=== Begin Enclosure ===

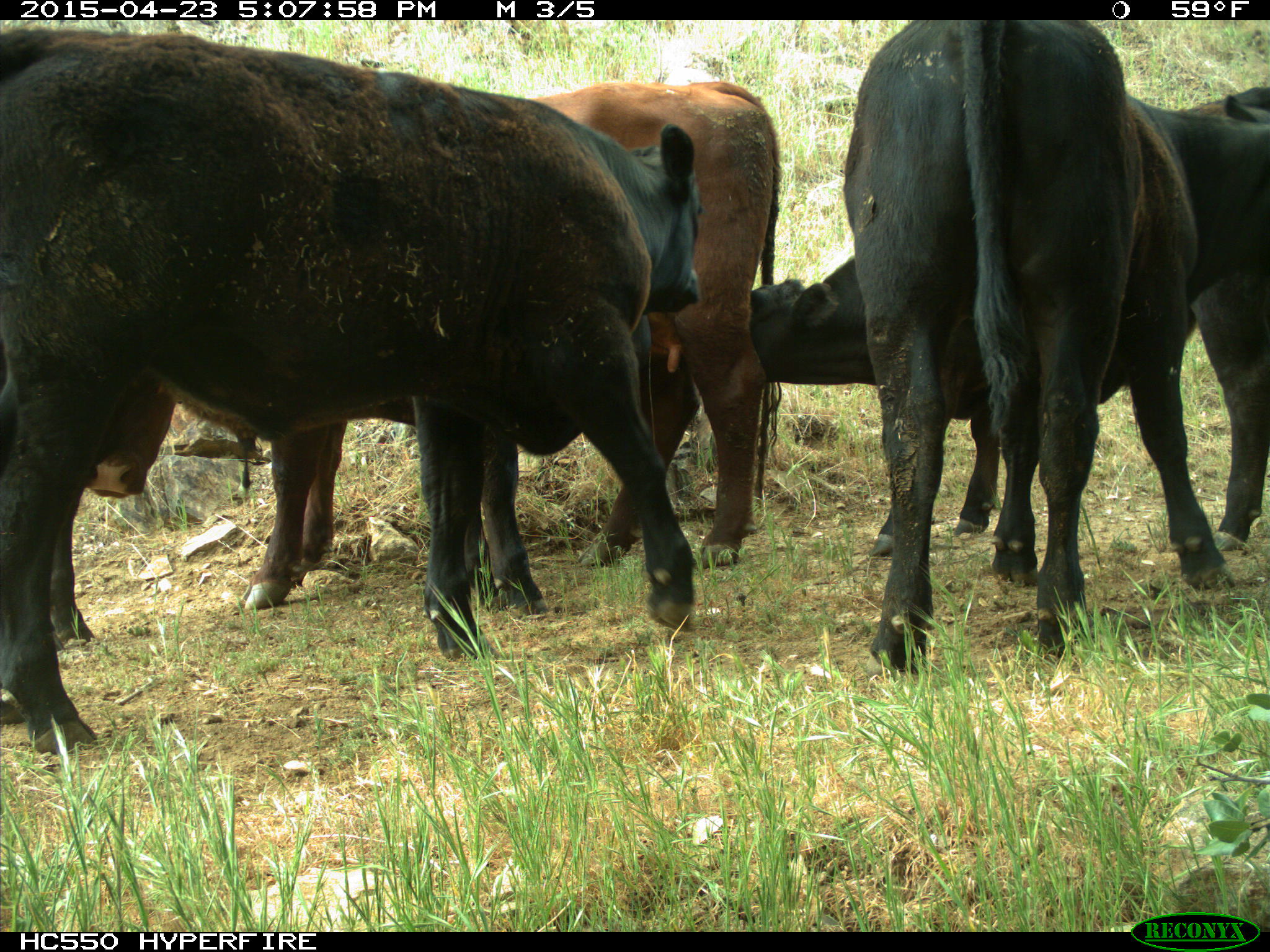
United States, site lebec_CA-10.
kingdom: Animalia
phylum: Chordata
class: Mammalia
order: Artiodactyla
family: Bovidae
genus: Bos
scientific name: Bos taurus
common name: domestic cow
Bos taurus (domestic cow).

=== End Enclosure ===

• What the exercise asks
Would it be possible to print the records above verbatim, pictures omitted?

• Task response
United States, site lebec_CA-10.
kingdom: Animalia
phylum: Chordata
class: Mammalia
order: Artiodactyla
family: Bovidae
genus: Bos
scientific name: Bos taurus
common name: domestic cow
Bos taurus (domestic cow).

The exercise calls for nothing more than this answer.